Friday, October 23rd, 2009

First thing’s first….

Boring workout hippy-drool

Thursday am: 80min Run up Death Canyon
Thursday pm: Reverse Happy Hour @ Caddy
Friday am: 40 min run + 50 L3/4 up+down Snow King
Friday pm: Stayed home, then went out
Saturday am: CycleCross. Killed it.
Saturday pm: Beer Hockey til 3am. I won.
Sunday: slouch on the couch
Monday: 25min “easy” up-hill moose-hoof bounding + 50min tempo run
Tuesday: 120min run up Cascade Cayon (epic)
Wednesday: Off
Thursday: 60 min spec DPole strength. it’s back

Two things amaze me about this:

With no goals or planning whatsoever, I find myself out somewhere pushing myself beyond belief. I mean today’s specific strength was HARD! I’m sort of just out to get it for getting it’s sake or something. Two hard days and a race followed by two long OD’s? Who does that?

The second thing is that even without deserving it I can get out there and knock out a couple of 120 minute mountain at altitude, *after* all this mayhem.

I can just here the gym teacher now.

“You know he’d be a hell of an athlete if he’d just apply himself.”

I feel like a raging bull without a fighter. Big healthy hams and all that. Ruff Ruff.

Frankly, now that the dust has settled I just don’t have a race to get all psycho about. The nor-tard thing isn’t exactly number 1 in my sights, chasing the invisible training partner through the rain and all. Some people sent some running links, gotta check them out (Thanks Dave).

What’s next? What’ll it be? Ideas? Pay $140 + entry to jump in the SuperTours and get my ass handed to me? No thanks. Resign myself to X-TERRA and masters’ nordic races? Find the trail runner within? Just give up and start working on my AA membership?

Yeah that’s right, next year I’m a MASTER. Stick it. Crap, that also means I’m a “blaster”.

A New Phase

Monday, October 19th, 2009

I’m sort of entering a new athletic phase. I pushed it pretty hard year ’round for the last few years and learned a lot of what I wanted to learn about training and racing. I know I can run with the big dogs in the summer, and nordic skiing is a whole new animal now.

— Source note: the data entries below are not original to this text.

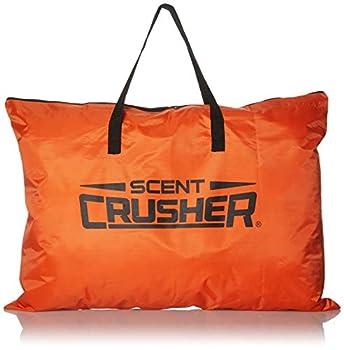 Scent Crusher Multi-Use Scent Free Tote Bag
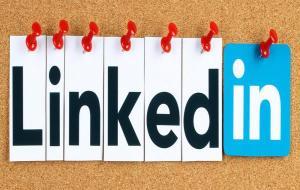 LinkedIn Data Leak Fixed. But for How Long?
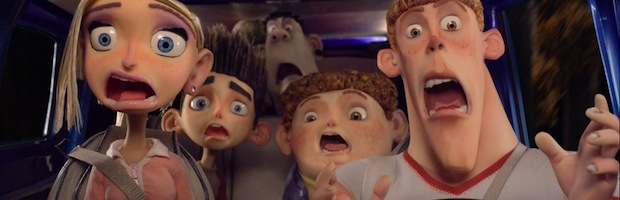 The reaction of the audience, upon realizing they paid to watch ParaNorman.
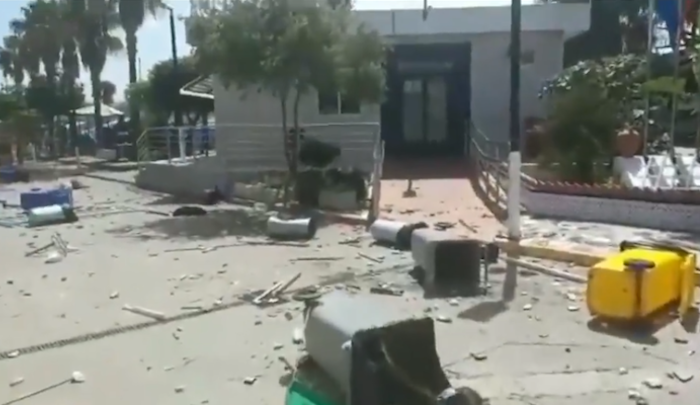 https://www.jihadwatch.org/wp-content/uploads/2020/08/Melilla-riot.png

I’ve faced challenges head-on to the point where I’ve even had to have to courage to drop my goals in order to achieve them. As a result I’ve got a much stronger athletic head on my shoulders. Now it’s more about choice. Where do I want to go? What is worth it and what isn’t?

Now I’m thinking about what kind of goals I want to set for the future. I love hard training, but bridging that gap from no-where to pro skier alone without much background SUCKS. *HARD*. In retrospect I should have joined the APU masters program to get some technique coaching and at least give me some people to stomp every now and again. Going and doing some camps would have been a great idea too. The CXC summer camps would have been a great option.

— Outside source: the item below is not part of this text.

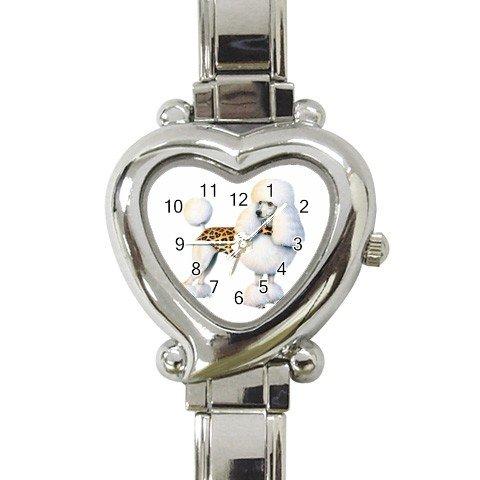 Poodle Heart Italian Charm Watch 12099489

As far as nordic skiing, living in Jackson Hole pretty much puts me in the dead zone. Everyone here’s an alpine ski bum, the roller skiing blows with only a few hard-capped bike paths, and skiing at Trail Creek gets a boring after a couple of months.

So what now? I’ve spent the last year sort of cleaning out the cobwebs and taking a breather. Now it’s more down to making a choice of what to do next. I want a few clear goals that have a definite end.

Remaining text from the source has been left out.